──────── Input records ────────
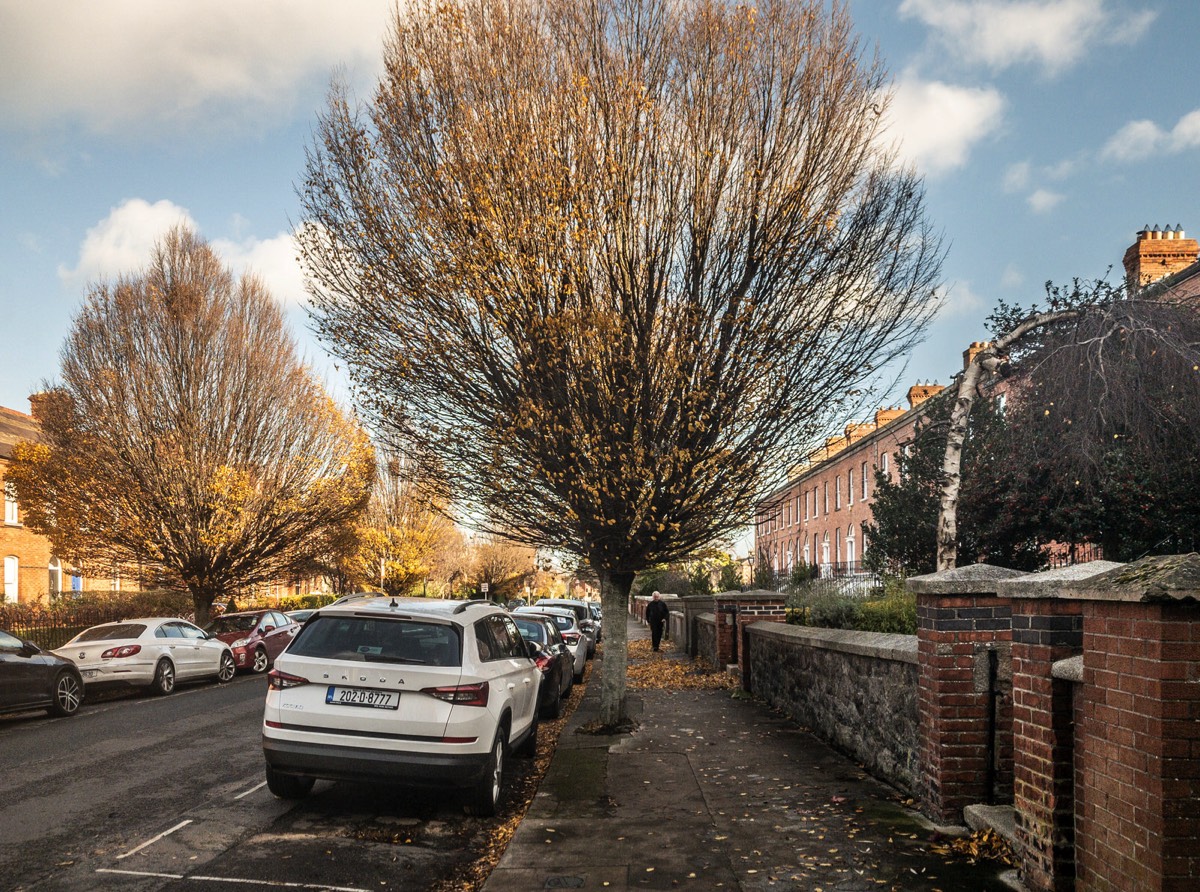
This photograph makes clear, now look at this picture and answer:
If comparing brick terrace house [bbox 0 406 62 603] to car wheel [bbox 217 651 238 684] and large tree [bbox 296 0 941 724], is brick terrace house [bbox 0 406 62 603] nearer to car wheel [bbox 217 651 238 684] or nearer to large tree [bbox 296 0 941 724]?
car wheel [bbox 217 651 238 684]

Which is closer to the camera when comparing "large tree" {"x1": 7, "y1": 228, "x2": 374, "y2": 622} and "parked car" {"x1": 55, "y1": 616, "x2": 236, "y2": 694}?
"parked car" {"x1": 55, "y1": 616, "x2": 236, "y2": 694}

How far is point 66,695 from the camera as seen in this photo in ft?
46.1

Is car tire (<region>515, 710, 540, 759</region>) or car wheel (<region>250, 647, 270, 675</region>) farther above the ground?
car tire (<region>515, 710, 540, 759</region>)

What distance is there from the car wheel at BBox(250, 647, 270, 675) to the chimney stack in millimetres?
24114

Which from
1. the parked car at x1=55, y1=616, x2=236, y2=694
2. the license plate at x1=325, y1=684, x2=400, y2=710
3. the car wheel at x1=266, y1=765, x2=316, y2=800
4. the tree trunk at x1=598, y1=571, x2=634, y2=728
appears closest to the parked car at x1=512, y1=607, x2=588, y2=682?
the tree trunk at x1=598, y1=571, x2=634, y2=728

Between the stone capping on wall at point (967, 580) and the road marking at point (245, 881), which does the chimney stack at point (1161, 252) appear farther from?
the road marking at point (245, 881)

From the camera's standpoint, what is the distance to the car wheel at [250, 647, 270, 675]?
A: 70.8 ft

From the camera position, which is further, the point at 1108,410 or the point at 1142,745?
the point at 1108,410

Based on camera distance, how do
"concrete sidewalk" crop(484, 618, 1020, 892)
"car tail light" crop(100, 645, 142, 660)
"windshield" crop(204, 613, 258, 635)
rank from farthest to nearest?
1. "windshield" crop(204, 613, 258, 635)
2. "car tail light" crop(100, 645, 142, 660)
3. "concrete sidewalk" crop(484, 618, 1020, 892)

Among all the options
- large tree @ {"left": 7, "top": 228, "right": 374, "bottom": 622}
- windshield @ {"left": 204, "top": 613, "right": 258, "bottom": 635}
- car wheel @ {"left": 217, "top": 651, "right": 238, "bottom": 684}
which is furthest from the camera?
large tree @ {"left": 7, "top": 228, "right": 374, "bottom": 622}

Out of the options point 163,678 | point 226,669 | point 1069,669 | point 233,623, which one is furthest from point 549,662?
point 233,623

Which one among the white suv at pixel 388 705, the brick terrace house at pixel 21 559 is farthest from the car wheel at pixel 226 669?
the brick terrace house at pixel 21 559

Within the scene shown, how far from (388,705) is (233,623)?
16894 millimetres

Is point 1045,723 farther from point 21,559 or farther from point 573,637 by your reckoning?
point 21,559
────────
→ Directions for this task:
Recast the stretch of the records from the line containing "Which one among" through the end as a Markdown table with the columns Row and Line. Give each line a row number and leave out blank lines.

→ Answer to this problem:
| Row | Line |
|---|---|
| 1 | Which one among the white suv at pixel 388 705, the brick terrace house at pixel 21 559 is farthest from the car wheel at pixel 226 669? |
| 2 | the brick terrace house at pixel 21 559 |
| 3 | Within the scene shown, how far from (388,705) is (233,623)? |
| 4 | 16894 millimetres |
| 5 | Is point 1045,723 farther from point 21,559 or farther from point 573,637 by your reckoning? |
| 6 | point 21,559 |